Would that be a sufficient workaround?

At this time, we don't have any plans for commands to manage resources outside of template deployments.

hallgeir-osterbo-visma commented 4 months ago

Another option would be to use the following flow:

  1. Deploy the updated template using the chosen delete flags
  2. Wait for failure due to the KV secret that failed to delete
  3. Re-run the stack with the same template in detach mode

Would that be a sufficient workaround?

At this time, we don't have any plans for commands to manage resources outside of template deployments.

I'll be honest and say it's not optimal. We have usually run the template in delete mode, then deleted the whole deployment stack. It works, but it's awkward. This approach would kind of be similar. We could probably automate it, but if we detect that deletion fails we ALSO need to check if the deletion that failed was key vault secrets (and only that).

Anyhow, we will survive, but it would be great to have an alternative. Maybe that could be a feature request then, to be able to detatch individual resources using Azure CLI or similar?

alex-frankel commented 4 months ago

@hallgeir-osterbo-visma -- I see a couple of issues with the proposal:

For context, this thread is leading us to instead prioritize the longer-term fix which is to introduce an extensibility provider for Key Vault data plane. The conversation for this is only just getting started, so no commitment on starting the work or ETA, but as far as we can tell it is the only way to properly fix this one.

snarkywolverine commented 1 month ago

This scenario should improve with our w23 release (which should roll out over the next couple of weeks). With this change, a secret that has been deleted from KV and is removed from the deployment template will no longer persist in the stack. This does still require some manual fidgeting (namely, manually deleting the secret...) but it should help improve the experience until we can treat secrets as extensible resources.

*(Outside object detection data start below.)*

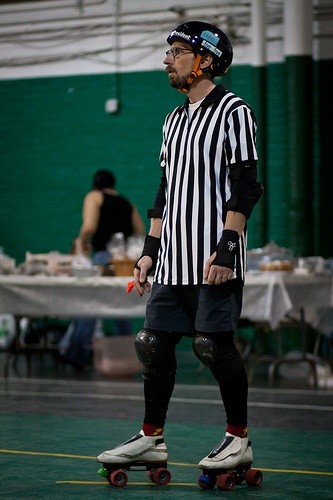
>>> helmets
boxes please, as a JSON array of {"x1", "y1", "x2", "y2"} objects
[{"x1": 167, "y1": 21, "x2": 233, "y2": 76}]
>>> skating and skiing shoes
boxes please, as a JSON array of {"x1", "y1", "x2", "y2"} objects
[
  {"x1": 96, "y1": 430, "x2": 171, "y2": 487},
  {"x1": 197, "y1": 432, "x2": 263, "y2": 491}
]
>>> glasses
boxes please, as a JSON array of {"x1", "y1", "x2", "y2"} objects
[{"x1": 165, "y1": 47, "x2": 197, "y2": 57}]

rikjansen-hu commented 3 weeks ago

KeyVault secrets are designed to be managed in the data plane; there is no support for deleting secrets via ARM control plane. Given this limitation, we considered having secrets be detached silently -- this would enable the stack PUT to succeed, but may have unexpected behavior for customers who are not familiar with this scenario.

@snarkywolverine :

  1. If secret/key/certificate management should be done through the data plane only, then, by extension, creation of these subresources should also not be possible through Bicep.
  2. Not allowing management of these subresources through ARM will greatly frustrate the CI/CD experience, as very often these subresources are prereqs for other resources (e.g. CMK enabled storage relies on CMK keys in a KeyVault).